In commissione si riprenderà il dibattito, che già c’è stato al Senato: un dibattito complesso in cui non si è ancora trovato un accordo. Bisognerà riprendere quello che è maturato nel dibattito, aggiornandolo con i due fatti fondamentali accaduti durante questa legislatura: la sentenza Englaro e le mozioni, fatte sia dal Senato che dalla Camera, sul conflitto di attribuzione a proposito della medesima sentenza. Al Senato peraltro c’è stata anche una mozione bipartisan, votata anche dal centrosinistra, sul fatto che ci sia l’esigenza di arrivare in tempo brevi alla legge. Questi sono i punti nuovi da cui il legislatore deve ripartire per aggiornare il dibattito. Spero che si possa arrivare a una legge il più possibile condivisa.
La presa di posizione della Cei influirà sul dibattito che sta per iniziare?

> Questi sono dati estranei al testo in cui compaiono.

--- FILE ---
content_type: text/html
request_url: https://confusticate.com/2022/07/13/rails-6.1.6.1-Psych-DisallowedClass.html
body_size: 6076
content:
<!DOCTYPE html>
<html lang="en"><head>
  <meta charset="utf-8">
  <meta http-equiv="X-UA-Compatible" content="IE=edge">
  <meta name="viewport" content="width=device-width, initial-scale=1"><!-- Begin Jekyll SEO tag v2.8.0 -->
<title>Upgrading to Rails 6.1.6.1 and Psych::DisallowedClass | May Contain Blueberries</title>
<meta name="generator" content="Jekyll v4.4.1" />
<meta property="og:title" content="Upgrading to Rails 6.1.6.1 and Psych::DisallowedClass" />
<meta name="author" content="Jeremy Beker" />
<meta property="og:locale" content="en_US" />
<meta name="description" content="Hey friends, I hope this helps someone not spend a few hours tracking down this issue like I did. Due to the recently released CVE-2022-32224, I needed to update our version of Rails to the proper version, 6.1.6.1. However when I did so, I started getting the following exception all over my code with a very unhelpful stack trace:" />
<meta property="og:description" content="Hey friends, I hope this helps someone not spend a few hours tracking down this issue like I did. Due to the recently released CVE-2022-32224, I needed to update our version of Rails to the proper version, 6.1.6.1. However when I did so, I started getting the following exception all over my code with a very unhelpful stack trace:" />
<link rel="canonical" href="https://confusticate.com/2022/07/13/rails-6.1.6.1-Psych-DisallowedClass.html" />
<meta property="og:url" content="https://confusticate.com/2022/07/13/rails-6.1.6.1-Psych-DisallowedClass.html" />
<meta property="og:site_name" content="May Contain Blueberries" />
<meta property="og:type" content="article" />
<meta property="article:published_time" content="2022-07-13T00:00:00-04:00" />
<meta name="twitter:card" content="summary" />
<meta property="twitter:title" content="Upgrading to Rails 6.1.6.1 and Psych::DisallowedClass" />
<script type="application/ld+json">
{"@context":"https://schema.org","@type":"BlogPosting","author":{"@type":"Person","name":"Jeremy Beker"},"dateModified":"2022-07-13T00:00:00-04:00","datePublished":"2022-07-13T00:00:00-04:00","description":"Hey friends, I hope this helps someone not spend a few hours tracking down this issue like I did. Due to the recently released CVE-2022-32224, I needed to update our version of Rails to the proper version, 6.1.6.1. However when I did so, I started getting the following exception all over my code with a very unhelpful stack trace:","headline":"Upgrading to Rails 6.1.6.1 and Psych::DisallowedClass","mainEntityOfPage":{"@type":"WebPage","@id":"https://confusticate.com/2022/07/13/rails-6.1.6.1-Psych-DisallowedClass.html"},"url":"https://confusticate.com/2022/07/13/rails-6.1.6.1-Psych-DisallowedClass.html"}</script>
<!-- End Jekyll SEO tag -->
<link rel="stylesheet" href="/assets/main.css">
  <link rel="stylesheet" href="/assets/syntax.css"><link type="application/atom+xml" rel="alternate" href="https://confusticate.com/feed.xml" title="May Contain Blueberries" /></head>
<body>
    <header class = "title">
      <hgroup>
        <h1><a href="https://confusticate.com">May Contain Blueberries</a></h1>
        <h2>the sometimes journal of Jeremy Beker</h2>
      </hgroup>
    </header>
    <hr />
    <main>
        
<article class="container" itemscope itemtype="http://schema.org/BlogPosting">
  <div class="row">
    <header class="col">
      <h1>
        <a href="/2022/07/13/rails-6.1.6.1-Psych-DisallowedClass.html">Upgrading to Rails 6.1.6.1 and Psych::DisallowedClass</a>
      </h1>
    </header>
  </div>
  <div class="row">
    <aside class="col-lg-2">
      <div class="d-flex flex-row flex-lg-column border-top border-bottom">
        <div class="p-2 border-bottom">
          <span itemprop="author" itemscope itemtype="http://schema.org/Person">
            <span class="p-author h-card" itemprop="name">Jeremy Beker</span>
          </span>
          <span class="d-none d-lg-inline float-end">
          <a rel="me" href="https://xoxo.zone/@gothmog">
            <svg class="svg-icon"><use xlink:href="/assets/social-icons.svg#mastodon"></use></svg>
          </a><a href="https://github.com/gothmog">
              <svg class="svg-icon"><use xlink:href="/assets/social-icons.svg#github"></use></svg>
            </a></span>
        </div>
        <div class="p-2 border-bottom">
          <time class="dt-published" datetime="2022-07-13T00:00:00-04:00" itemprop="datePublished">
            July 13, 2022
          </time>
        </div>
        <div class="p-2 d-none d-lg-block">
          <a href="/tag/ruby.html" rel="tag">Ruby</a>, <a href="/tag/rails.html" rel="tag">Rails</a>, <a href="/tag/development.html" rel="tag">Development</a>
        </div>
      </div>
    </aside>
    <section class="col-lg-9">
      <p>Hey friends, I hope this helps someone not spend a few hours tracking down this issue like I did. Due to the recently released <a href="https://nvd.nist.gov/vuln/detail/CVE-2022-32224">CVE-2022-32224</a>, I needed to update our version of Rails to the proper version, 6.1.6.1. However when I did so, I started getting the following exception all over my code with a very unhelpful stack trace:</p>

Diciamo che la Cei, con la sua posizione pacata e ragionata, aiuta culturalmente a chiarire i termini della questione. Secondo me è importante che venga sgomberato il campo dal pregiudizio nei confronti della Chiesa. Anche quando partecipo ai dibattiti, noto nel pubblico una prevenzione nei confronti delle posizione cattoliche, come se fossero arretrate e contrarie alla libertà personale. Al contrario gli interventi di Bagnasco e Betori hanno chiarito il quadro, ponendo le garanzie a tutela dei più deboli e dei più fragili, ed evitando quell’ingegneria sociale che è alla base della sentenza Englaro. Sono preoccupazioni che possono essere condivise da tutti, perché posizioni di estrema ragionevolezza, anche e soprattutto per un laico. Chi crede che esista solo una vita sulla terra, mi pare che a maggior ragione debba fare in modo che questa sia tutelata, e che non vengano fatte scelte assolutamente irrimediabili.